🤖 AI Summary
This study systematically uncovers dual biases in multilingual large language models (MLLMs) for verified factual claim detection (PFCD): *language bias*—superior performance on high-resource versus low-resource languages—and *retrieval bias*—over-retrieval of high-frequency claims and under-retrieval of low-frequency ones. Using the AMC-16K dataset, we evaluate six open-source MLLMs and multilingual embedding models across 20 languages, employing a holistic multilingual prompting strategy to jointly analyze cross-lingual performance and retrieval frequency.
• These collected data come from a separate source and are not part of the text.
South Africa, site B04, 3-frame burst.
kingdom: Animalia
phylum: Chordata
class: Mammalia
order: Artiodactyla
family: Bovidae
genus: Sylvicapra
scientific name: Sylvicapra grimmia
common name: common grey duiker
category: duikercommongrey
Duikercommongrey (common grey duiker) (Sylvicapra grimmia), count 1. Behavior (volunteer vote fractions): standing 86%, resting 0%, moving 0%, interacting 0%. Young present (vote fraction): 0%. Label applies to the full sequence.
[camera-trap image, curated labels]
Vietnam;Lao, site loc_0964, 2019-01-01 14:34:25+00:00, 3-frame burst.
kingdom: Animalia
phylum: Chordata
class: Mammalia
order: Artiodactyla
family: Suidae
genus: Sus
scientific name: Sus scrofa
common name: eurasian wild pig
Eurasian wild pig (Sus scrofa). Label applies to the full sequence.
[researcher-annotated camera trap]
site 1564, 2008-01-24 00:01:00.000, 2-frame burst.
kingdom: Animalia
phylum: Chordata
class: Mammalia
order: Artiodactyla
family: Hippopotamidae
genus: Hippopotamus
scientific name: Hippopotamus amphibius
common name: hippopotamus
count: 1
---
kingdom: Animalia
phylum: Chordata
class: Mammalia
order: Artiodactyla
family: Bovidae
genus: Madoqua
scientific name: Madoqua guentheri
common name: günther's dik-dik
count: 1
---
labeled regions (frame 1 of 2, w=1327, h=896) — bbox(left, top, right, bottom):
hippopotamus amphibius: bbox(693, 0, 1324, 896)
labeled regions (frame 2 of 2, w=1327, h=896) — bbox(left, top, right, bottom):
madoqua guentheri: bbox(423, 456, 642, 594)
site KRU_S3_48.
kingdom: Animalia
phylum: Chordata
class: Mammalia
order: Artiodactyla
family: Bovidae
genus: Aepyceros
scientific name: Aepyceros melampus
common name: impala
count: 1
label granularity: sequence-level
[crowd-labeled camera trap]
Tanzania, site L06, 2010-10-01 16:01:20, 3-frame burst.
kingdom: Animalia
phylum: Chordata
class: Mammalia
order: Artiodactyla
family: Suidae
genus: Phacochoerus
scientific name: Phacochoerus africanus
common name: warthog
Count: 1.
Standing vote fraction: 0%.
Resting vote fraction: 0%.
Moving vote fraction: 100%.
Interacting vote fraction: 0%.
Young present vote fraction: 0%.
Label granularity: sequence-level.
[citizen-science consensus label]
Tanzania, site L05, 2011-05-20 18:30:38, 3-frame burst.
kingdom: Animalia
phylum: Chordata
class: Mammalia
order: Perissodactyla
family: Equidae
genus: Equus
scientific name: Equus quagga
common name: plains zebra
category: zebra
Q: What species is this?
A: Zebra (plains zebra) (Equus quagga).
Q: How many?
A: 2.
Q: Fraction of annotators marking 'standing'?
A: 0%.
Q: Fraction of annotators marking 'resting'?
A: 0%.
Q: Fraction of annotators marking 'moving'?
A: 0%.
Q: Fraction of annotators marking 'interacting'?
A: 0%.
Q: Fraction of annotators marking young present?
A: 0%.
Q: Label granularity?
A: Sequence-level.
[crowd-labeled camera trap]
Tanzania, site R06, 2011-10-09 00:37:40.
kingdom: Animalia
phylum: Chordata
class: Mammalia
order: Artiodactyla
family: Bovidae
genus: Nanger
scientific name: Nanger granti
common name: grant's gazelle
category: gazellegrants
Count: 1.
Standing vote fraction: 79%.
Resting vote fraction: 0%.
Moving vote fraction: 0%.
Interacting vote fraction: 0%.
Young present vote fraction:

We formally define and quantify retrieval bias for the first time, revealing its interaction with language bias; we further demonstrate that model family, parameter scale, and prompt design significantly moderate fairness. The work introduces an interpretable evaluation framework and practical optimization pathways for multilingual fact-checking fairness, providing both theoretical grounding and empirical evidence toward building more robust and equitable global fact-checking systems.
📝 Abstract
Multilingual Large Language Models (LLMs) offer powerful capabilities for cross-lingual fact-checking. However, these models often exhibit language bias, performing disproportionately better on high-resource languages such as English than on low-resource counterparts. We also present and inspect a novel concept - retrieval bias, when information retrieval systems tend to favor certain information over others, leaving the retrieval process skewed. In this paper, we study language and retrieval bias in the context of Previously Fact-Checked Claim Detection (PFCD). We evaluate six open-source multilingual LLMs across 20 languages using a fully multilingual prompting strategy, leveraging the AMC-16K dataset. By translating task prompts into each language, we uncover disparities in monolingual and cross-lingual performance and identify key trends based on model family, size, and prompting strategy. Our findings highlight persistent bias in LLM behavior and offer recommendations for improving equity in multilingual fact-checking. To investigate retrieval bias, we employed multilingual embedding models and look into the frequency of retrieved claims. Our analysis reveals that certain claims are retrieved disproportionately across different posts, leading to inflated retrieval performance for popular claims while under-representing less common ones.